To simplify things, the balloon dilating catheter can be used in 2 ways. One way is just like any other instrument or tool used during functional endoscopic sinus surgery- it is used as a minimally invasive tool during a procedure where tissue is actually removed. Another way that it can be used is as a stand-alone procedure, that is when only the balloon and no other instrumentation is used to open a sinus. The description of this technique was initially trademarked by Acclarent and is known as “balloon sinuplasty”TM. With this technique, no tissue is actually removed from the level of the sinus opening. It has been shown that use of minimally-invasive instruments may result in less postoperative pain, less postoperative pain medication use, and a quicker recovery. It cannot be used in all situations, and it cannot be used in all sinuses. It is one of a vast armamentarium of instruments that a surgeon may choose from in different surgical situations.
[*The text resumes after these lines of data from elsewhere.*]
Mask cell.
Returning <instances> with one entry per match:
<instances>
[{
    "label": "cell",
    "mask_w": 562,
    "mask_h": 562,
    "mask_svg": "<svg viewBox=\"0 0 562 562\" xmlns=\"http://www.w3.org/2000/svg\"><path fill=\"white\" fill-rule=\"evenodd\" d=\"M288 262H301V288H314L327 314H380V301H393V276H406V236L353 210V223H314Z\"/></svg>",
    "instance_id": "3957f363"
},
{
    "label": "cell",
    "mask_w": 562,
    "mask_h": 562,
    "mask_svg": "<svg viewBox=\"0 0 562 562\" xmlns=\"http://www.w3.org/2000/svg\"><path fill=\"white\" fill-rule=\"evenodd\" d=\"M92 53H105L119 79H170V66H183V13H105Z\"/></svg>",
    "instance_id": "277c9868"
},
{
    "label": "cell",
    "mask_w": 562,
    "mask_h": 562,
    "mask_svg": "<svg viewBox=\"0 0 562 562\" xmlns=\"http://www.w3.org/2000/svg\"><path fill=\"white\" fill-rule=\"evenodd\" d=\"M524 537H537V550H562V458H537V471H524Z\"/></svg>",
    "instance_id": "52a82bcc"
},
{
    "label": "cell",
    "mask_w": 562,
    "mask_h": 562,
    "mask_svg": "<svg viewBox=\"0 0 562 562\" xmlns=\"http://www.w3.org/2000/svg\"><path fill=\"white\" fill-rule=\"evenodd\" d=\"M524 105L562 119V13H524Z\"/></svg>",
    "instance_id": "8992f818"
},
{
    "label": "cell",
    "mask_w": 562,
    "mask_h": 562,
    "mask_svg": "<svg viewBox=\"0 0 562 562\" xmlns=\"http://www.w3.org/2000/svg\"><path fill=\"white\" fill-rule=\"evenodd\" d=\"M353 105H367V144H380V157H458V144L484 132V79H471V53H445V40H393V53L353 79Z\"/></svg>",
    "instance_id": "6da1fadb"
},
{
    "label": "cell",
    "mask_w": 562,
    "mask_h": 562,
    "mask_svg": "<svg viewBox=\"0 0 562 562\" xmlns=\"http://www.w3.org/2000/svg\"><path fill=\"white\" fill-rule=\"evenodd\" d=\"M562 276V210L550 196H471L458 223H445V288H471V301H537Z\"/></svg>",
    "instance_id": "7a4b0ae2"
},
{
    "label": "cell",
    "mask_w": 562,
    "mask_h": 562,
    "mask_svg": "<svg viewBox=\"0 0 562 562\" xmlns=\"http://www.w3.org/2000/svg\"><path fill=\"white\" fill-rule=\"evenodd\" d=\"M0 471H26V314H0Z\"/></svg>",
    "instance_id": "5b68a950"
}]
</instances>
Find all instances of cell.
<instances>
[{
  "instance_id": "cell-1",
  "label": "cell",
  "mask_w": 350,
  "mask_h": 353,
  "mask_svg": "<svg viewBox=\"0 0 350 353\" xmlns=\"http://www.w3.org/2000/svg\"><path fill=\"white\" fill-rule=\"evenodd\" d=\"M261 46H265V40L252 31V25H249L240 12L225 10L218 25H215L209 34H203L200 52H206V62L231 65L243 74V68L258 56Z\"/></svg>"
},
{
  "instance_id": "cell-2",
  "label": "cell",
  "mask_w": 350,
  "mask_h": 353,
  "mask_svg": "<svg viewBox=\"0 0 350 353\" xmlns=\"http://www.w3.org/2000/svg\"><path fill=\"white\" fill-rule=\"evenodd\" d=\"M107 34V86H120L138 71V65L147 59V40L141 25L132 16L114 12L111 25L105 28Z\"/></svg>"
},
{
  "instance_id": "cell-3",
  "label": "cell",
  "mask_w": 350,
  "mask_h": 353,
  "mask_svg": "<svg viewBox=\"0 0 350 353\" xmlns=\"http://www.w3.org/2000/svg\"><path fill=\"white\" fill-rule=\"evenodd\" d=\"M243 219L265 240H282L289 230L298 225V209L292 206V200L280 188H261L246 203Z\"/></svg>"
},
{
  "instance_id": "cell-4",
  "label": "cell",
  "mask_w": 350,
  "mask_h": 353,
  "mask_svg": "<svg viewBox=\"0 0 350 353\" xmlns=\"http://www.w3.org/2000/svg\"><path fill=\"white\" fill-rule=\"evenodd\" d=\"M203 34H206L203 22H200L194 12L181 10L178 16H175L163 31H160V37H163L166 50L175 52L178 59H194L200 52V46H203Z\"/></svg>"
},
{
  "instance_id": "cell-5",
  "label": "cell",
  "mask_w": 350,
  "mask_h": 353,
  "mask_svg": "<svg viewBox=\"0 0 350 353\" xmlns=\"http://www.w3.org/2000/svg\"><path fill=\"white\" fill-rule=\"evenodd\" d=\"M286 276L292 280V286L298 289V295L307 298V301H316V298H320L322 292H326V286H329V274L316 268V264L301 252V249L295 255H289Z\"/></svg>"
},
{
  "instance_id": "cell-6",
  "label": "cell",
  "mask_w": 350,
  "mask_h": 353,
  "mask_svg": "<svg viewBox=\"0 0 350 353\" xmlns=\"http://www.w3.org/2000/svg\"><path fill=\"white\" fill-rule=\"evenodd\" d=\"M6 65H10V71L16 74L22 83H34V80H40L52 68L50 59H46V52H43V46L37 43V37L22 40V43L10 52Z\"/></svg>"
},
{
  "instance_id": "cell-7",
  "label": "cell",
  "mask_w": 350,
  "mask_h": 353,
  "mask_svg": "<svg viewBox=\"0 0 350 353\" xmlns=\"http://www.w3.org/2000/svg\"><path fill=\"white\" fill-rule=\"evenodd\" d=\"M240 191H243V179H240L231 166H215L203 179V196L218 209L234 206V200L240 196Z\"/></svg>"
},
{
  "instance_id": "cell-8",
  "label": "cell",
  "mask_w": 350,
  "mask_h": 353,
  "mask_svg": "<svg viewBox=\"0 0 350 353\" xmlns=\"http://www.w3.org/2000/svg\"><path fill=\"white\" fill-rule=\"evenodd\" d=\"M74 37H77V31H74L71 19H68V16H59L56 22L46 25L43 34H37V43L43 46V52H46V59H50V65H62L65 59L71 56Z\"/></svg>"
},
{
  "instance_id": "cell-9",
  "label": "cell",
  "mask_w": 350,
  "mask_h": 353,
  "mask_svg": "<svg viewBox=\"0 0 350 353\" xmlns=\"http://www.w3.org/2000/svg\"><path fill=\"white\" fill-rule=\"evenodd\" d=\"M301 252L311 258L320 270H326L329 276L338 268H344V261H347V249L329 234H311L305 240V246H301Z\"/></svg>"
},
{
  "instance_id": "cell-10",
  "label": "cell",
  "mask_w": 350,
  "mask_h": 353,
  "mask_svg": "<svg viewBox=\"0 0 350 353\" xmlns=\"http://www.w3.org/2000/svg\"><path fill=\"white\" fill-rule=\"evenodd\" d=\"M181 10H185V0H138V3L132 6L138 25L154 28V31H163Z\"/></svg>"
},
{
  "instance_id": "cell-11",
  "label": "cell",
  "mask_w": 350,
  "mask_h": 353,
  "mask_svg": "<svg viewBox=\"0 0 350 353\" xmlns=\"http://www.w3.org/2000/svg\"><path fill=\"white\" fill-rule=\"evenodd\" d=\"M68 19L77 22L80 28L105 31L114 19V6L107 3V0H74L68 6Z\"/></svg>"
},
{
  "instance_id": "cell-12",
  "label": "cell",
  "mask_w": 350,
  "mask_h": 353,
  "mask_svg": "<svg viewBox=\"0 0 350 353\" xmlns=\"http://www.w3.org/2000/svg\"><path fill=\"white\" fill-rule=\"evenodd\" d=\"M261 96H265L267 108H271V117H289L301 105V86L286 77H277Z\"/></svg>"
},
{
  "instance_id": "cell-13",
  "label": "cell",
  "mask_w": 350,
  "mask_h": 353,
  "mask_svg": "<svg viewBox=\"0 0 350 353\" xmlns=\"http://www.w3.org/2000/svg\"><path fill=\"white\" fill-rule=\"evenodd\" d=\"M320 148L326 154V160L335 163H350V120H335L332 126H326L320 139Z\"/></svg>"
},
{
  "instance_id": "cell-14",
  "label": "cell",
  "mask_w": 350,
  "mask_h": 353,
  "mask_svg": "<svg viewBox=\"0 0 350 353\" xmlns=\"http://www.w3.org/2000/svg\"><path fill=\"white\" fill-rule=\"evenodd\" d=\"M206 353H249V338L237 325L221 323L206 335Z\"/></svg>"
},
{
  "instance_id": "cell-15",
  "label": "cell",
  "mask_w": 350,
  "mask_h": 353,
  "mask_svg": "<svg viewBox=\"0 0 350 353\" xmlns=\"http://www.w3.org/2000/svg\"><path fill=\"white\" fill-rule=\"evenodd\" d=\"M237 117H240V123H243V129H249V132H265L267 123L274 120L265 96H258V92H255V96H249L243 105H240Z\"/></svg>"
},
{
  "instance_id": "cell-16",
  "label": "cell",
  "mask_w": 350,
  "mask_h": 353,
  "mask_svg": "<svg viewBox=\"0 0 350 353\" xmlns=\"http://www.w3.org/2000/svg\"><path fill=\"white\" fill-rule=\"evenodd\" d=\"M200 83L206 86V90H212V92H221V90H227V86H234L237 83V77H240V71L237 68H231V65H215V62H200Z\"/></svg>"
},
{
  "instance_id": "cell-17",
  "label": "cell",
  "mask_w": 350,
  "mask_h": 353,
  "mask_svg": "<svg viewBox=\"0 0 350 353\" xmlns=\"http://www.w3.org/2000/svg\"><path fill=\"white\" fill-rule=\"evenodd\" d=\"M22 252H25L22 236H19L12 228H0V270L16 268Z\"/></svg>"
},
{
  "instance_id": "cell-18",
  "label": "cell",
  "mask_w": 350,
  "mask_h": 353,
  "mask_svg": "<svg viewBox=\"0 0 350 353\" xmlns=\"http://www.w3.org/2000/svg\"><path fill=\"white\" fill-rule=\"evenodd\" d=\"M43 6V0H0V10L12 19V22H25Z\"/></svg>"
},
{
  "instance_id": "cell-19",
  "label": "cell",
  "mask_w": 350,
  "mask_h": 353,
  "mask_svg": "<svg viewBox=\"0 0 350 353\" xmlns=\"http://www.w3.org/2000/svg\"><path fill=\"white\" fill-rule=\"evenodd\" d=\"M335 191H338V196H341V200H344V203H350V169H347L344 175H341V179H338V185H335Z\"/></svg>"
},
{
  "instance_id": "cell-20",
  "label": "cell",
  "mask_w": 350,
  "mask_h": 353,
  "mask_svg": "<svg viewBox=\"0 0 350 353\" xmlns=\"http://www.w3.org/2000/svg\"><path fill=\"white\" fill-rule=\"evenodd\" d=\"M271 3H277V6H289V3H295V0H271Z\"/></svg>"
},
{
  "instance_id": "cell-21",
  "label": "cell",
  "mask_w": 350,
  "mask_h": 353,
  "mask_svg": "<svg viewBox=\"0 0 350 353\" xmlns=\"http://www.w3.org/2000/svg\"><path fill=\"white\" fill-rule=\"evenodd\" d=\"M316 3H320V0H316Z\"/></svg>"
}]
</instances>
Even over the last several years, there have been advances in balloon technology. Initially, to confirm that a surgeon was in a sinus, an x-ray machine had to be used during surgery to confirm correct placement of the guidewire. This exposed patients to intraoperative radiation that they would not otherwise get with standard instrumentation. Now, sinus access can be confirmed with a lighted guidewire- one with a bright fiberoptic light at the end of the flexible guidewire. A surgeon can confirm proper placement of this within a sinus as he or she can see the bright light from the tip of the flexible guidewire shining through the skin. Other peripheral products such as irrigation catheters and stents have also been developed. Other companies have also released products (Entellus Medical, Minnesota) allowing balloon dilation of sinus openings in a slightly modified fashion.

conclusion
Regardless of the name of the procedure, the instrument, or the technique, this is sinus surgery. The indications are no different than the indications for standard endoscopic sinus surgery or FESS. The most common application of this is for chronic sinusitis that has not been able to be controlled after a long duration of medical management that includes long courses of antibiotics. The balloon dilating catheter is a tool to be used in endoscopic sinus surgery. It is the adaptation or application of minimally-invasive balloon technology to the field of sinus surgery. All procedures have potential risks and complications, and for a full discussion of all of these issues, please contact your physician.